# Texte à lire:
......

En guise d'étrennes pour cette nouvelle année, je vous offre ce petit texte dans lequel vous vous reconnaitrez peut-être... JE RAJOUTE QUE C 'EST A PRENDRE AU 2EME DEGRE
L’IDIOSYNCRASIE DU FOSSILEUX
Du premier abord, rien ne le distingue du randonneur du dimanche.
Un sac à dos, de bonnes chaussures, un solide pantalon… même en été, curieux. La carte qu’il tient dans la main est curieuse aussi, constituée de tâches de couleurs, elle ne sort pas des ateliers IGN. Et à y regarder de plus près, les chaussures sont plus de sécurité que de marche…
Bizarrement, ce promeneur n’a aucun intérêt pour le splendide paysage. Seule l’intéresse la paroi qui borde le chemin.
Les yeux rivés à la falaise, il scrute, l’œil en mode scanner. Il étudie le moindre renflement, la moindre brisure, la plus petite forme rompant la monotonie du calcaire.
D’un coup son corps se raidit, son visage se tend. Fébrile, de son sac à dos il sort burin et massette. Pendant de longues minutes il étudie le caillou, ne pas frapper n’importe où, se servir des failles naturelles, prendre de la marge. Surtout ne pas abîmer la pièce !
L’habitude et la chance font le reste.
Dégoulinant de sueur, une épaule douloureuse, un large sourire éclaire pourtant son visage. L’ammonite est sortie sans dommage. « Ah qu’elle est belle ! » pense-t-il.
Mais souvent on peut l’entendre jurer « Putain ! Fait chier ! », l’objet de sa convoitise s’est brisé sans même sortir de la matrice qui l’a créée.
Il reprend alors sa route, quelques mètres seulement, et recommence encore et encore.

......

# Question posée 1:
Dans le texte sur le fossileux, quels outils le promeneur sort-il de son sac à dos ?
# Question posée 2:
Extrayez du texte sur le fossileux le passage qui commence par « L’habitude et la » et se poursuit jusqu'à « qui l’a créée. », sans en changer un mot.
La liste ci-dessous provient d'une autre source.

# Données recueillies:
......

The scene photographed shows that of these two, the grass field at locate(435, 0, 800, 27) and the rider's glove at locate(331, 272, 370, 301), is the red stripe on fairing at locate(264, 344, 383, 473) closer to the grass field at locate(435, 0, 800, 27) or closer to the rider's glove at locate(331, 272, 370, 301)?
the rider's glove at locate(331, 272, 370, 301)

......

# Résultat final 1:
Un burin et une massette.

# Résultat final 2:
L’habitude et la chance font le reste.
Dégoulinant de sueur, une épaule douloureuse, un large sourire éclaire pourtant son visage. L’ammonite est sortie sans dommage. « Ah qu’elle est belle ! » pense-t-il.
Mais souvent on peut l’entendre jurer « Putain ! Fait chier ! », l’objet de sa convoitise s’est brisé sans même sortir de la matrice qui l’a créée.